TASK SET:
1 - Please quote the news roundup below word for word, covering the stretch from "Why are the" through "be affected? (DW)".
2 - In the news roundup below, who said that Putin would not attend the G-20 summit in Indonesia?

PASSAGE SHOWN:
Europe’s energy crunch will trigger shortages. Bills will be high, but Europe will survive the winter: it’s bought enough oil and gas to get through the heating seasons. Much deeper costs will be borne by the world’s poorest countries. (The Star)

Russia had no choice but to flee Kherson, says Ukraine. In the Ukrainian capital Kyiv, a senior government figure warns that Russian forces are booby-trapping Kherson in what he claims is an attempt to turn it into a “city of death.” (BBC)

US consumer inflation eased to 7.7% over past 12 months. Price increases moderated in the United States last month in the latest sign that the inflation pressures that have gripped the nation might be easing as the economy slows and Americans grow more cautious. (AP)

Why are the US midterms important for the rest of the world? The world is watching closely to see how the U.S. midterm elections could change the country's foreign policy. If Republicans retake control of both houses of Congress, will the support for Ukraine and other allies be affected? (DW)

Russia’s Putin won’t attend upcoming G-20 summit in Bali. Russian President Vladimir Putin will not attend the Group of 20 summit in Indonesia this week, an Indonesian government official said Thursday, avoiding a possible confrontation with the United States and its allies over his war in Ukraine. (AP)

AVAILABLE DATA:

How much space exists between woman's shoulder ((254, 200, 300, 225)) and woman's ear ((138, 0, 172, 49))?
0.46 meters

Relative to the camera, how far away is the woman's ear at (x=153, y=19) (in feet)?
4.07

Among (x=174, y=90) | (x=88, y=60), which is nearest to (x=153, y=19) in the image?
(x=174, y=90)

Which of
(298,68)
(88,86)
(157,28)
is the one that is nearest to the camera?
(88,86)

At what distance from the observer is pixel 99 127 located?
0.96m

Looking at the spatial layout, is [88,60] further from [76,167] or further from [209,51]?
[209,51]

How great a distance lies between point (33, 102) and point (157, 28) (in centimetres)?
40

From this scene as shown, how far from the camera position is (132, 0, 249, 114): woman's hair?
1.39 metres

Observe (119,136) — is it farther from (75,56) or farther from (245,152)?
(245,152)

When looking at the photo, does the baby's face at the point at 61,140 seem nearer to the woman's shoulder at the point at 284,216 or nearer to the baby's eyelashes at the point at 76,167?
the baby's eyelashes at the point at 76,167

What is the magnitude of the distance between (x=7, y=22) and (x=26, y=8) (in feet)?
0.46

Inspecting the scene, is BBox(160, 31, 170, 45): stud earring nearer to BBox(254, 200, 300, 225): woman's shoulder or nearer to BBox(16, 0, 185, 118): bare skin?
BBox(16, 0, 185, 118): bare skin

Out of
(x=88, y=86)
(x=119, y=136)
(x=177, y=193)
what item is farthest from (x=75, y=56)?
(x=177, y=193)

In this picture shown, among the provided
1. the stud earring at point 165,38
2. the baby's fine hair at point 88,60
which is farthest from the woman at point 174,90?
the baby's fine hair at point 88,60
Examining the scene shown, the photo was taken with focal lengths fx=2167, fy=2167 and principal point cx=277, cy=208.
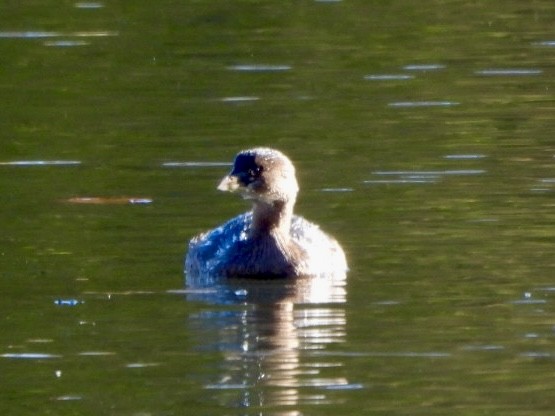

TASK RESPONSES:
1 -
Why are the US midterms important for the rest of the world? The world is watching closely to see how the U.S. midterm elections could change the country's foreign policy. If Republicans retake control of both houses of Congress, will the support for Ukraine and other allies be affected? (DW)

2 - An Indonesian government official.